Cuando me dejó solo se apoderó de mí una desazón extraña y humillante, mis movimientos involuntarios y el afán de frenarlos plasmaban, en el lenguaje corporal, encubierto y diáfano a la vez, las emociones que no había expresado nuestro diálogo; sin apartar la mirada del álamo, me revolvía en el sillón, me rascaba; de repente, todo en mí era agitación y hormigueo; al frotarme la nariz, el ligero olor a nicotina de mis dedos me hizo pensar en encender un cigarrillo, nervioso, arrojé la pluma a la mesa como si ya no fuera a usarla más, y al momento palpaba los papeles buscándola, la agarré, la manoseé, le di vueltas y la oprimí con fuerza, para que me ayudara a seguir escribiendo mis notas, pero ¿a quién podían interesar aquellas tonterías?, me hubiera gustado levantarme para ver qué escribía él en realidad, qué testamento era aquél, pero seguí sentado, para que el cambio de posición no malograra el momento, como si tuviera que velar sobre algo que, en realidad, tal vez fuera preferible soslayar o rehuir algo de lo que quizá más me valdría escapar.
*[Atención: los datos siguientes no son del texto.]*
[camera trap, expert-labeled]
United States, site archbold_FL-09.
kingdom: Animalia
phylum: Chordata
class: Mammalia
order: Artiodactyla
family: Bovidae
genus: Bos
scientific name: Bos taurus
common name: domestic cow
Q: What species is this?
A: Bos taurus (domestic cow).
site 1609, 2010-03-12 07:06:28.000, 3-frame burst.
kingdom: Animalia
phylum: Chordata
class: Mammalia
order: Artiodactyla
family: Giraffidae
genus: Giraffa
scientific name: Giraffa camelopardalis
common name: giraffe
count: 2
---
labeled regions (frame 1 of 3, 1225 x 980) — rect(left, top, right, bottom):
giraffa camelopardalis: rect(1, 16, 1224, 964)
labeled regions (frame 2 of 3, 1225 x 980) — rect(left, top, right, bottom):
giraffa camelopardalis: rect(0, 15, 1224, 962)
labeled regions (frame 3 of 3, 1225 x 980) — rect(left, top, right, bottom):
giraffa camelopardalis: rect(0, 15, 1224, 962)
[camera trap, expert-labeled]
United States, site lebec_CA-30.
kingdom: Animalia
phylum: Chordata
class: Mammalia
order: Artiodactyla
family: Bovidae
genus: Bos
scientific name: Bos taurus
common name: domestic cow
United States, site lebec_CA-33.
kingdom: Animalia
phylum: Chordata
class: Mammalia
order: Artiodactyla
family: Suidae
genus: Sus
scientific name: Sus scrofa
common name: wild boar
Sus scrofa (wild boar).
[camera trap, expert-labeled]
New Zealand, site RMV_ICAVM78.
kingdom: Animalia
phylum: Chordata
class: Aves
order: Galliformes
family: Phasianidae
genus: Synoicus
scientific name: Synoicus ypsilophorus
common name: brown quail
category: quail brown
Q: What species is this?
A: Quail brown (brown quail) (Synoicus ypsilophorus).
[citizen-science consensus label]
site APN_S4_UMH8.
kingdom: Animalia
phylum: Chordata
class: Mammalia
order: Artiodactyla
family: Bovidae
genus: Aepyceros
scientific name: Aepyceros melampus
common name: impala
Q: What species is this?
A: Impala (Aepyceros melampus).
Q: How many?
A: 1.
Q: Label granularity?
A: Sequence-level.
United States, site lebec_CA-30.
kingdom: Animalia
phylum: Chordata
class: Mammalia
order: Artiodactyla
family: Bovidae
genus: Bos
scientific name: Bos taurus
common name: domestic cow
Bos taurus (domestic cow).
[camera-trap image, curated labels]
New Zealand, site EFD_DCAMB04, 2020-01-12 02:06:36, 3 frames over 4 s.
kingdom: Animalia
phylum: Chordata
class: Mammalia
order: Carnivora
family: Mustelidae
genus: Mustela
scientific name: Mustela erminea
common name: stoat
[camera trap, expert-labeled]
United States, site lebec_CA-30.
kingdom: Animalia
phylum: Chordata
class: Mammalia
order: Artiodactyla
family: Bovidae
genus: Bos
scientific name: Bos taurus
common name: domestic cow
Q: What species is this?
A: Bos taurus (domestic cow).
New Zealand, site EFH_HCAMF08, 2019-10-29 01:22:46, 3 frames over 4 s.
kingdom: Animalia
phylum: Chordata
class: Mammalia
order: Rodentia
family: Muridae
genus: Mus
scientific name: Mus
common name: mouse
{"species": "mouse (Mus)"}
Entonces él volvió, lo que me tranquilizó inmediatamente, me sentía ansioso de averiguar qué podía ocurrir ahora, qué nos había quedado dentro, qué se podía decir aún, eso que no se sabe hasta que se dice o cuando ya se ha dicho; sólo que mi nueva calma era como una caricatura de la anterior, yo no podía mirarlo, todavía no, quería seguir siendo el mismo que él había dejado al marcharse.
En el roce de sus pies descalzos en el suelo percibió mi oído el leve cambio que se había operado en él mientras estaba fuera, en los pasos que ahora se acercaban no había recelo, ni tampoco aquella precaución de antes, sino quizá deferencia y ponderación y también una cierta objetividad, que había recuperado en la cocina al destapar la olla con el paño; la coliflor hervía, el vapor le dio en la cara y, aunque a simple vista se adivinaba que ya estaba tierna, sacó un tenedor del cajón y la pinchó, con cuidado, para que no se deshicieran los blancos manojitos -la coliflor se deshace fácilmente si se pasa el punto de cocción- y luego apagó el gas de la olla; aquí, en la habitación, oí -o por lo menos me pareció oír-, vi -creí ver- y advertí en sus pasos que aquella rutina había calmado en él la agitación que en mí se había intensificado desagradablemente.